TEXT TO READ -
Female farmers are more likely to engage in sustainable and alternative agriculture. According to Dr Lucie Newsome from the University of New England, women farmers have focused on producing high-quality, niche products rather than large-scale production. They adapt to changing trends and demands and demonstrate farm transparency and accountability through social media. Instead of dominating nature, they try to work more in harmony with it. Their creative approach to problem-solving makes them highly suited to a career in AgTech.

However, women are still underrepresented in the sector and in STEM fields more broadly. One of the problems is that STEM is considered male-dominated, especially in engineering and technology-based fields. Gender disparity in the field has been well documented, to the extent that the Australian government has a long-term strategy to advance more women in the field.

Women made up less than a quarter of students studying STEM in 2019 (22% of enrolments and 24% of completions of total STEM VET and university enrolments). Five years after graduating, men with a STEM qualification were 1.8 times more likely to be working in a STEM-qualified occupation compared to their female peers.

But this is changing, particularly in regards to agriculture Women currently comprise 55% of agricultural science degree graduates, though they still only constitute only 31.5% of the professional agricultural services sector. Agtech is a relatively new and growing arena within STEM that would provide these graduates with another viable, lucrative career option. Unlike other sectors within STEM, AgTech goes beyond the creation of something physical like a robot or a piece of machinery. It extends into web and app development and technology that assists with refining agricultural practices or making smarter business decisions.

SHORT PROBLEM 1 - From the entries, pull out the lines that begin at the line containing "Out of the options" and end with the line containing "which is furthest from the man's", copying them word for word.
The passage on women in farming and AgTech and the numbered entries are unrelated and should be kept apart.

ENTRIES PROVIDED -
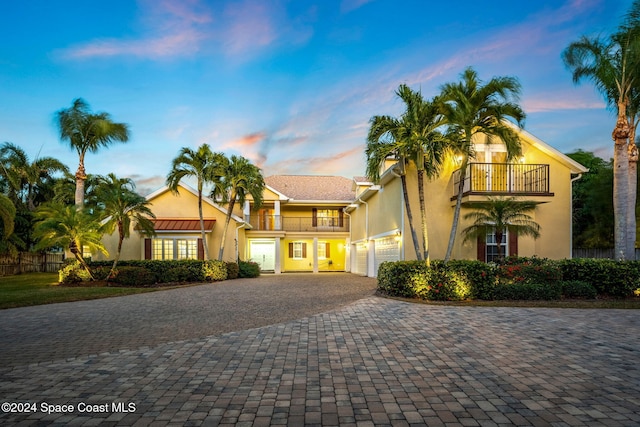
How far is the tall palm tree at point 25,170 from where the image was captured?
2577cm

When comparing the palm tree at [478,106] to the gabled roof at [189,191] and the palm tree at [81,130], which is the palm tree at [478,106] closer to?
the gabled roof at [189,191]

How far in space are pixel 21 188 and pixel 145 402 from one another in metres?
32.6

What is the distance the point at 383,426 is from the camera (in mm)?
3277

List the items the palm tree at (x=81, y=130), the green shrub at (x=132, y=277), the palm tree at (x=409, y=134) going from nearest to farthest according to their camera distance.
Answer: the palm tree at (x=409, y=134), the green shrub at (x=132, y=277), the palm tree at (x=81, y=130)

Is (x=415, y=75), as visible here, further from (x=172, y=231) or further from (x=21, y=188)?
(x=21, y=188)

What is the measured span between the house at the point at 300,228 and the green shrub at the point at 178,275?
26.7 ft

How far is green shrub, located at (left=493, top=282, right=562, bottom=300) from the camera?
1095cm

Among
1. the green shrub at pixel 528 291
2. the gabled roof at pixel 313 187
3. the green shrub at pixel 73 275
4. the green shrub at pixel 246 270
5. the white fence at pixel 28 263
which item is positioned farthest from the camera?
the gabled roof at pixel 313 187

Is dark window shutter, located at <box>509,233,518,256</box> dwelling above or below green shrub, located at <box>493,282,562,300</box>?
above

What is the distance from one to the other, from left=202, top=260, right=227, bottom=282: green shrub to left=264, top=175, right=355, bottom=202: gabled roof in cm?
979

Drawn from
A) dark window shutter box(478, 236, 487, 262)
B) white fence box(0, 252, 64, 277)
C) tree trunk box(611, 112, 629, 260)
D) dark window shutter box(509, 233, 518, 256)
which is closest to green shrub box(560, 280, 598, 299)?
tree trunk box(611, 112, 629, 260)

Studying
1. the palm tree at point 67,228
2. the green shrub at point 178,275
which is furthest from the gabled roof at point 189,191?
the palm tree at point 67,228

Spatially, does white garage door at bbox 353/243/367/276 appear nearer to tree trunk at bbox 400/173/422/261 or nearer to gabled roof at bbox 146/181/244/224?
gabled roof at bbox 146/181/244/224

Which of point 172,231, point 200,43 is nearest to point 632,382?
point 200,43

--

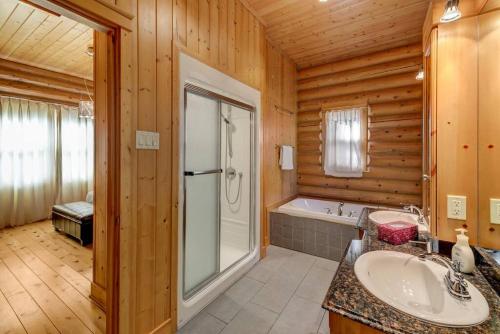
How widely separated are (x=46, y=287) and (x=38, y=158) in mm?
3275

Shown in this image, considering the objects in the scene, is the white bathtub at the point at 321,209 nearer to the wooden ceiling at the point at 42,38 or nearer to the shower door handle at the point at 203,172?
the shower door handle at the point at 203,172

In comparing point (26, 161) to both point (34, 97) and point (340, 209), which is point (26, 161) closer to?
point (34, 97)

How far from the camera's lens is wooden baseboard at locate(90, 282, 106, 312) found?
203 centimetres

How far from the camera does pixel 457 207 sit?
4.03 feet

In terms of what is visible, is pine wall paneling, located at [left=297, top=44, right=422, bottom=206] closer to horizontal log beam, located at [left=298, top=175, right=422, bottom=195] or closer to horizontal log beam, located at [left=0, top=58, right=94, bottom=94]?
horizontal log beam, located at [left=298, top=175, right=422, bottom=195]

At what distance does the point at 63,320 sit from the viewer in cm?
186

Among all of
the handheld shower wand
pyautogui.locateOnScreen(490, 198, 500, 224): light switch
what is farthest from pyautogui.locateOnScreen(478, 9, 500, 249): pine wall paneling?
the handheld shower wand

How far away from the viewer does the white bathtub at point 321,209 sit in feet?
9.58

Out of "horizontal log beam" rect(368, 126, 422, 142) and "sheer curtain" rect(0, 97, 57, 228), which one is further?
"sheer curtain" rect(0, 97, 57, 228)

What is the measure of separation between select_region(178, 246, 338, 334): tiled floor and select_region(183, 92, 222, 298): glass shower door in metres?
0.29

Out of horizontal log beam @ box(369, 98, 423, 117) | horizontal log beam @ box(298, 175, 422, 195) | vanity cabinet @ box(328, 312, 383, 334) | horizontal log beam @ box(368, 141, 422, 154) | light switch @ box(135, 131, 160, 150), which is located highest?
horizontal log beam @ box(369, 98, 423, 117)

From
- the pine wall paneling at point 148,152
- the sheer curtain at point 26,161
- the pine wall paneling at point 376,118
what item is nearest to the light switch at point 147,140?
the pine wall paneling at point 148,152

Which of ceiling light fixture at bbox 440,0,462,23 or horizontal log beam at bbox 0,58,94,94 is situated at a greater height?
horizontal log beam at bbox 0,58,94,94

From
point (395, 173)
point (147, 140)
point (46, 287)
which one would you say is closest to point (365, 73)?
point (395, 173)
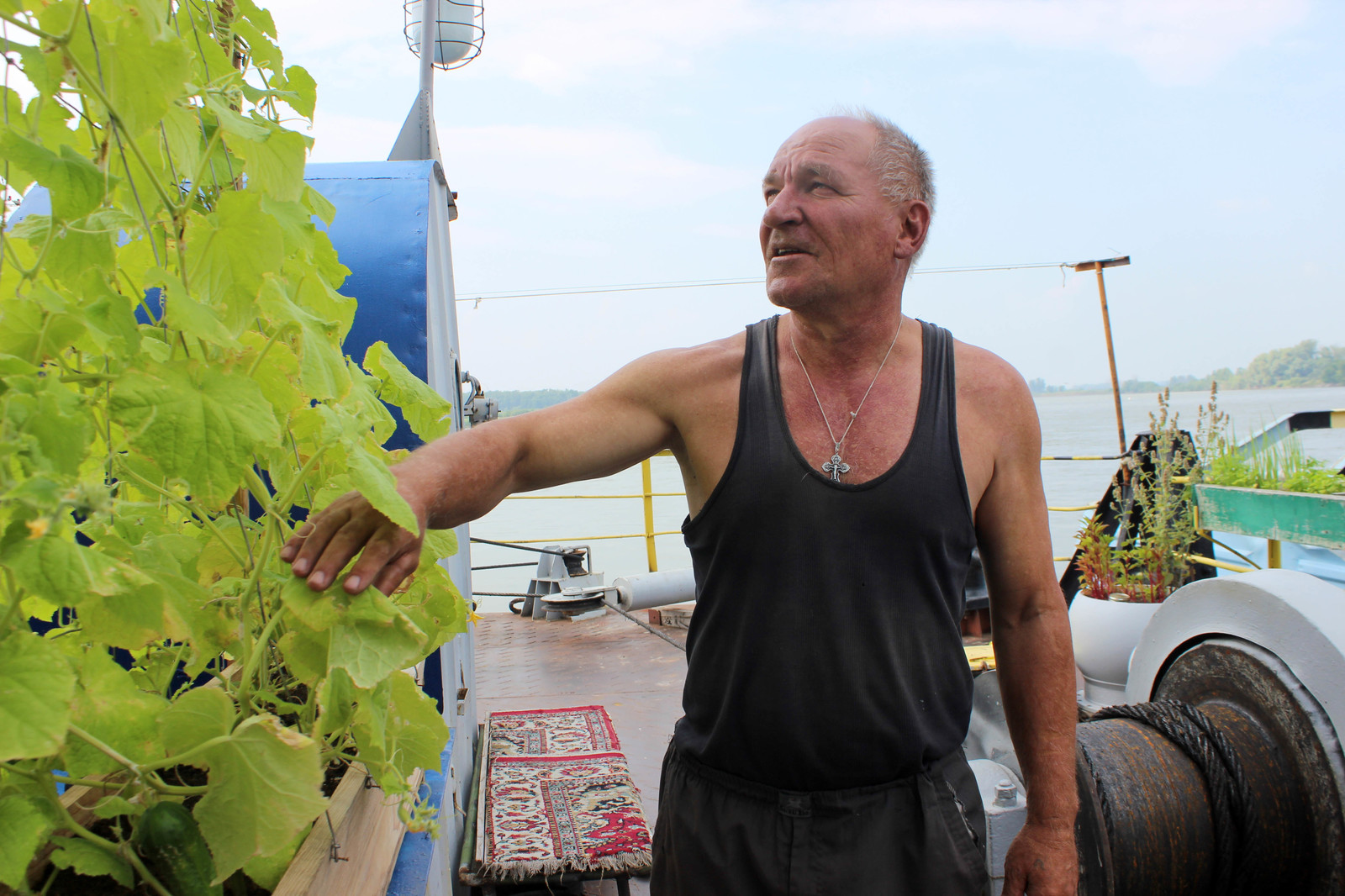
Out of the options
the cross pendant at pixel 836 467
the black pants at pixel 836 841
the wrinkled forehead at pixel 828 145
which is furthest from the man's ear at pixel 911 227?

SHORT PROBLEM 2 - Continue the passage about women in farming and AgTech, picking up right after its final sentence.

EXPECTED ANSWER 1 -
Out of the options
the cross pendant at pixel 836 467
the black pants at pixel 836 841
the wrinkled forehead at pixel 828 145
which is furthest from the man's ear at pixel 911 227?

EXPECTED ANSWER 2 -
While STEM education can help someone jumpstart their AgTech career, industry-defining ideas also come from people who have firsthand knowledge of agricultural work and the common painpoints within the system. A common set up in farming families is male members working on the farm, while female partners work in an occupation that provides steady, reliable income while helping out on the farm where possible. This is crucial to the well-being of the farm as it provides the family with a means of income during situations of drought, flood or poor harvest.

AgTech can harness the latent agricultural expertise these women possess about farming practice to find ways to make a process more efficient or improve productivity. This has the two-fold benefit of incorporating first-hand farming experience into the design and implementation of AgTech products, and provides these women with a yearlong, sustainable income that can be invested back into a family farm.

Given Australia’s current challenges around labour and food security, it’s more important than ever that we encourage more intelligent minds – i.e. more women –  to help solve the fundamental problem of feeding Australia’s population.